Rewrite the rows below, replacing "white radar dome" with "white radome" wherever it appears and keeping everything else the same.
═══ Input material ═══
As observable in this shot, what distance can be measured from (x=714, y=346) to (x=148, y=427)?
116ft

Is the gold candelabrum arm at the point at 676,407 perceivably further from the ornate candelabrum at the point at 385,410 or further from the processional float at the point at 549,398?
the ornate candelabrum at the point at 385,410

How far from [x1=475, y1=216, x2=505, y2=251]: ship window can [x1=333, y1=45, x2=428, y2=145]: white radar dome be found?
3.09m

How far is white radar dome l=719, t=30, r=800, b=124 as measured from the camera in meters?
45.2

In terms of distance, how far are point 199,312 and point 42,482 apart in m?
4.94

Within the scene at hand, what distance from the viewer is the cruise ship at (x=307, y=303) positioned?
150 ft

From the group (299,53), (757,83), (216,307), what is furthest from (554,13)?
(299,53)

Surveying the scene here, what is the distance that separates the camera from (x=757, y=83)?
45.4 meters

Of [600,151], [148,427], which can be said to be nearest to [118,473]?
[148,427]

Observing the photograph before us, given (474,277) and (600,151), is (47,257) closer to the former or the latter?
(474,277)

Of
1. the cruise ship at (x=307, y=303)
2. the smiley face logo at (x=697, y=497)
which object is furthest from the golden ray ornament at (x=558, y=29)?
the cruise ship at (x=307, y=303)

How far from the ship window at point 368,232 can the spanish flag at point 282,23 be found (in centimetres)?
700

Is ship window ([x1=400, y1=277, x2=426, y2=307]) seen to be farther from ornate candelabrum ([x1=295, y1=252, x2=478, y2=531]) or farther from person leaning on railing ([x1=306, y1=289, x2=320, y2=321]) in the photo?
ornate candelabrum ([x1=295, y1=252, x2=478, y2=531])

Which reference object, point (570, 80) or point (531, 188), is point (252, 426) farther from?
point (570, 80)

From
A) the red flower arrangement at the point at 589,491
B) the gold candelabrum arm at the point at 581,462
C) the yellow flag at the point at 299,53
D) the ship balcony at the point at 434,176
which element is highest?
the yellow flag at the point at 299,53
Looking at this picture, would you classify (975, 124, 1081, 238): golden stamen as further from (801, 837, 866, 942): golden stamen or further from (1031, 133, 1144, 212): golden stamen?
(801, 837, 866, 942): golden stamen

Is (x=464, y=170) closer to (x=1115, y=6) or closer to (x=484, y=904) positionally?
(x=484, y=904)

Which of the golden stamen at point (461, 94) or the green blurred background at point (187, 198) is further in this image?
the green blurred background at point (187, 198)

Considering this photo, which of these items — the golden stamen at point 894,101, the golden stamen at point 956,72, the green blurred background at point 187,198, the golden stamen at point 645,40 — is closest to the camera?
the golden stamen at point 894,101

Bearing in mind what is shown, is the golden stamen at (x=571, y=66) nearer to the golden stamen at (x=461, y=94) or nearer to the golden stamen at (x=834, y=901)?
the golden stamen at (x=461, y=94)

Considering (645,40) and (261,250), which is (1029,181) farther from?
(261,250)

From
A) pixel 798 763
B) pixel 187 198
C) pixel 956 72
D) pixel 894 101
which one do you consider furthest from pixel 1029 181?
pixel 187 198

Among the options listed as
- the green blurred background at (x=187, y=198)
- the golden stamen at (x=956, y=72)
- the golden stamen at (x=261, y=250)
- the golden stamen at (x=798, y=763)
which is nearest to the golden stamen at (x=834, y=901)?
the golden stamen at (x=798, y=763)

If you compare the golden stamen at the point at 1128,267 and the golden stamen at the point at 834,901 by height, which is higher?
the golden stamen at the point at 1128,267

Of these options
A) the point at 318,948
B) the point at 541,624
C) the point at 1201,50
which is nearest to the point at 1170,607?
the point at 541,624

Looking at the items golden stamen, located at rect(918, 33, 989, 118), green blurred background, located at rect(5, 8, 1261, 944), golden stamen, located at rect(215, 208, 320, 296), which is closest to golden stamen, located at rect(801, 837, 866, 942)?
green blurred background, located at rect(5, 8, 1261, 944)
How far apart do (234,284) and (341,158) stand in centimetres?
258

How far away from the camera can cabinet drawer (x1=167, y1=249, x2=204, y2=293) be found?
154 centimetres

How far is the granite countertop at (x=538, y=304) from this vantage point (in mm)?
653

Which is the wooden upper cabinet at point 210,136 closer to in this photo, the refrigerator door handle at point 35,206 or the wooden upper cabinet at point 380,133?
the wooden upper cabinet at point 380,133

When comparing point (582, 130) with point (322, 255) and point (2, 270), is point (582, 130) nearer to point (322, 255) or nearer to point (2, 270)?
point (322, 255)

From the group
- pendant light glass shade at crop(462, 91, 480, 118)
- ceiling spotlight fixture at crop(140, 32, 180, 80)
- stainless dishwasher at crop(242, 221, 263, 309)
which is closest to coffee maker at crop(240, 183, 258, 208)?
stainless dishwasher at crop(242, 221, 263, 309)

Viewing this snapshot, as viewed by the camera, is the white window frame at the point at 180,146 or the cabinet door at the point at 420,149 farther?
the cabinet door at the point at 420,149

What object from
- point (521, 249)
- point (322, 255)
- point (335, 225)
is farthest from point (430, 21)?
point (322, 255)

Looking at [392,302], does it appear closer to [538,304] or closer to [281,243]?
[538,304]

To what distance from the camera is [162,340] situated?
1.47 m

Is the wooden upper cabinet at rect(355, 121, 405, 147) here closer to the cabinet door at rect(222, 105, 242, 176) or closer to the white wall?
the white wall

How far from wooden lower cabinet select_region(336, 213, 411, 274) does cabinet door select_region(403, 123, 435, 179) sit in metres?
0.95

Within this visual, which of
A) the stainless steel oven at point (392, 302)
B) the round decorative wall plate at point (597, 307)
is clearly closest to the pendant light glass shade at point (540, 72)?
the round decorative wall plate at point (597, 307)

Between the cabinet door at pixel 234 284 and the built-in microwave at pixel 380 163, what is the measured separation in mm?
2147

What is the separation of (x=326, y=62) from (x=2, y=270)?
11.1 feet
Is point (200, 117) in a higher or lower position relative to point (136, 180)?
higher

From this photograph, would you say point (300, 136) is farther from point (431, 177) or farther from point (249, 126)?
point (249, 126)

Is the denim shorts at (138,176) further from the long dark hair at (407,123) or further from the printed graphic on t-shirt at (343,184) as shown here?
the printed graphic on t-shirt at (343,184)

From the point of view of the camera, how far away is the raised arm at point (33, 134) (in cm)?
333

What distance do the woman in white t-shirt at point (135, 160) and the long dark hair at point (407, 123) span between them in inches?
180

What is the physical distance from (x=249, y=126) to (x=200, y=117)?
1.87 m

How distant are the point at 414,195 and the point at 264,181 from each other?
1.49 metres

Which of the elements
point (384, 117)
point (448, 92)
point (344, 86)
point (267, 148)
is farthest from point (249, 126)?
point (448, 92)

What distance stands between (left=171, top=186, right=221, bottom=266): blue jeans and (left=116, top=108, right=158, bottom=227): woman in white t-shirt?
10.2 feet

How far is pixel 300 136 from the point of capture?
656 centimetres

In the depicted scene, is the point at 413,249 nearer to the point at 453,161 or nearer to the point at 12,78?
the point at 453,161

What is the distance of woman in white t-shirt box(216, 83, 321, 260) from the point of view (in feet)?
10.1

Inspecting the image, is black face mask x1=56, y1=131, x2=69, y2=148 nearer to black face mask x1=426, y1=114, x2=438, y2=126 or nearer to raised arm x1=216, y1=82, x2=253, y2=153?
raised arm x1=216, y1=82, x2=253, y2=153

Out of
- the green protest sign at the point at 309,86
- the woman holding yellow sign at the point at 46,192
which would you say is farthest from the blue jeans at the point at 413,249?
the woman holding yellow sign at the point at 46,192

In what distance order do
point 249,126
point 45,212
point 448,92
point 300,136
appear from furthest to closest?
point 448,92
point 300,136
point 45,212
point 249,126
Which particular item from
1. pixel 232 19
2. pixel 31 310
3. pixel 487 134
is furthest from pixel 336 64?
═══
* **Solution**
As observable in this shot, what distance can be measured from (x=714, y=346) to (x=148, y=427)?
116ft

Is the gold candelabrum arm at the point at 676,407 perceivably further from the ornate candelabrum at the point at 385,410 or further from the processional float at the point at 549,398?
the ornate candelabrum at the point at 385,410

How far from [x1=475, y1=216, x2=505, y2=251]: ship window can [x1=333, y1=45, x2=428, y2=145]: white radome be found?
3.09m

How far is white radome l=719, t=30, r=800, b=124 as measured from the camera in meters?
45.2

In terms of distance, how far are point 199,312 and point 42,482 apart in m?
4.94

Within the scene at hand, what distance from the viewer is the cruise ship at (x=307, y=303) positioned?
150 ft

From the group (299,53), (757,83), (216,307), what is furthest from (554,13)?
(299,53)

Surveying the scene here, what is the distance that separates the camera from (x=757, y=83)?
45.4 meters

Of [600,151], [148,427], which can be said to be nearest to [118,473]?
[148,427]

Observing the photograph before us, given (474,277) and (600,151), is (47,257) closer to the former or the latter?
(474,277)

Of
1. the cruise ship at (x=307, y=303)
2. the smiley face logo at (x=697, y=497)
which object is furthest from the golden ray ornament at (x=558, y=29)?
the cruise ship at (x=307, y=303)

How far from the ship window at point 368,232 can the spanish flag at point 282,23 be found (in centimetres)?
700

Is ship window ([x1=400, y1=277, x2=426, y2=307]) seen to be farther from ornate candelabrum ([x1=295, y1=252, x2=478, y2=531]) or farther from person leaning on railing ([x1=306, y1=289, x2=320, y2=321]) in the photo?
ornate candelabrum ([x1=295, y1=252, x2=478, y2=531])

Which reference object, point (570, 80) or point (531, 188), is point (252, 426) farther from?
point (570, 80)

From
A) the red flower arrangement at the point at 589,491
B) the gold candelabrum arm at the point at 581,462
C) the yellow flag at the point at 299,53
D) the ship balcony at the point at 434,176
which element is highest?
the yellow flag at the point at 299,53
Looking at this picture, would you classify (975, 124, 1081, 238): golden stamen as further from (801, 837, 866, 942): golden stamen or further from (1031, 133, 1144, 212): golden stamen?
(801, 837, 866, 942): golden stamen

Is (x=464, y=170) closer to (x=1115, y=6) or closer to (x=484, y=904) positionally?
(x=484, y=904)

Which of the golden stamen at point (461, 94) or the green blurred background at point (187, 198) is further in this image?
the green blurred background at point (187, 198)

Considering this photo, which of these items — the golden stamen at point 894,101, the golden stamen at point 956,72, the green blurred background at point 187,198, the golden stamen at point 645,40 — is closest to the camera?
the golden stamen at point 894,101

Bearing in mind what is shown, is the golden stamen at (x=571, y=66) nearer to the golden stamen at (x=461, y=94) or nearer to the golden stamen at (x=834, y=901)?
the golden stamen at (x=461, y=94)

Considering (645,40) and (261,250), which is (1029,181) farther from?
(261,250)

From
A) pixel 798 763
B) pixel 187 198
C) pixel 956 72
D) pixel 894 101
which one do you consider furthest from pixel 1029 181?
pixel 187 198

Among the options listed as
- the green blurred background at (x=187, y=198)
- the golden stamen at (x=956, y=72)
- the golden stamen at (x=261, y=250)
- the golden stamen at (x=798, y=763)
which is nearest to the golden stamen at (x=834, y=901)?
the golden stamen at (x=798, y=763)

If you compare the golden stamen at the point at 1128,267 and the golden stamen at the point at 834,901 by height, which is higher?
the golden stamen at the point at 1128,267

Of these options
A) the point at 318,948
B) the point at 541,624
C) the point at 1201,50
which is nearest to the point at 1170,607?
the point at 541,624

Looking at the items golden stamen, located at rect(918, 33, 989, 118), green blurred background, located at rect(5, 8, 1261, 944), golden stamen, located at rect(215, 208, 320, 296), which is closest to golden stamen, located at rect(801, 837, 866, 942)?
green blurred background, located at rect(5, 8, 1261, 944)
How far apart do (234,284) and (341,158) stand in centimetres?
258

How far away from the camera can cabinet drawer (x1=167, y1=249, x2=204, y2=293) be found?
154 centimetres

How far is the granite countertop at (x=538, y=304) from this vantage point (in mm)?
653

Which is the wooden upper cabinet at point 210,136 closer to in this photo, the refrigerator door handle at point 35,206 or the wooden upper cabinet at point 380,133?
the wooden upper cabinet at point 380,133

When comparing point (582, 130) with point (322, 255) and point (2, 270), is point (582, 130) nearer to point (322, 255) or nearer to point (2, 270)?
point (322, 255)

From the group
- pendant light glass shade at crop(462, 91, 480, 118)
- ceiling spotlight fixture at crop(140, 32, 180, 80)
- stainless dishwasher at crop(242, 221, 263, 309)
which is closest to coffee maker at crop(240, 183, 258, 208)?
stainless dishwasher at crop(242, 221, 263, 309)

Viewing this snapshot, as viewed by the camera, is the white window frame at the point at 180,146 or the cabinet door at the point at 420,149 farther?
the cabinet door at the point at 420,149

What object from
- point (521, 249)
- point (322, 255)
- point (335, 225)
is farthest from point (430, 21)?
point (322, 255)

Looking at [392,302], does it appear closer to [538,304] or closer to [281,243]?
[538,304]

To what distance from the camera is [162,340] situated?
1.47 m

Is the wooden upper cabinet at rect(355, 121, 405, 147) here closer to the cabinet door at rect(222, 105, 242, 176) or closer to the white wall?
the white wall

How far from wooden lower cabinet select_region(336, 213, 411, 274) does cabinet door select_region(403, 123, 435, 179) sit in metres?
0.95

Within this visual, which of
A) the stainless steel oven at point (392, 302)
B) the round decorative wall plate at point (597, 307)
is clearly closest to the pendant light glass shade at point (540, 72)?
the round decorative wall plate at point (597, 307)

Between the cabinet door at pixel 234 284 and the built-in microwave at pixel 380 163, what is the measured separation in mm?
2147

What is the separation of (x=326, y=62) from (x=2, y=270)?
11.1 feet
Is point (200, 117) in a higher or lower position relative to point (136, 180)?
higher

From this photograph, would you say point (300, 136) is farther from point (431, 177) or farther from point (249, 126)?
point (249, 126)

Is the denim shorts at (138,176) further from the long dark hair at (407,123) or further from the printed graphic on t-shirt at (343,184) as shown here?
the printed graphic on t-shirt at (343,184)

From the point of view of the camera, how far away is the raised arm at point (33, 134) (in cm)?
333

What distance do the woman in white t-shirt at point (135, 160) and the long dark hair at point (407, 123) span between them in inches?
180

What is the physical distance from (x=249, y=126) to (x=200, y=117)?
1.87 m

How distant are the point at 414,195 and the point at 264,181 from each other?
1.49 metres

Which of the elements
point (384, 117)
point (448, 92)
point (344, 86)
point (267, 148)
is farthest from point (249, 126)?
point (448, 92)

What distance stands between (left=171, top=186, right=221, bottom=266): blue jeans and (left=116, top=108, right=158, bottom=227): woman in white t-shirt?
10.2 feet

How far is pixel 300 136 from the point of capture?
656 centimetres

In the depicted scene, is the point at 413,249 nearer to the point at 453,161 or nearer to the point at 12,78?
the point at 453,161

What is the distance of woman in white t-shirt box(216, 83, 321, 260) from the point of view (in feet)?
10.1

Inspecting the image, is black face mask x1=56, y1=131, x2=69, y2=148 nearer to black face mask x1=426, y1=114, x2=438, y2=126 or nearer to raised arm x1=216, y1=82, x2=253, y2=153?
raised arm x1=216, y1=82, x2=253, y2=153

Out of
- the green protest sign at the point at 309,86
- the woman holding yellow sign at the point at 46,192
which would you say is farthest from the blue jeans at the point at 413,249?
the woman holding yellow sign at the point at 46,192

In what distance order do
point 249,126
point 45,212
point 448,92
point 300,136
appear from furthest to closest?
point 448,92
point 300,136
point 45,212
point 249,126
Which particular item from
1. pixel 232 19
2. pixel 31 310
3. pixel 487 134
is furthest from pixel 336 64?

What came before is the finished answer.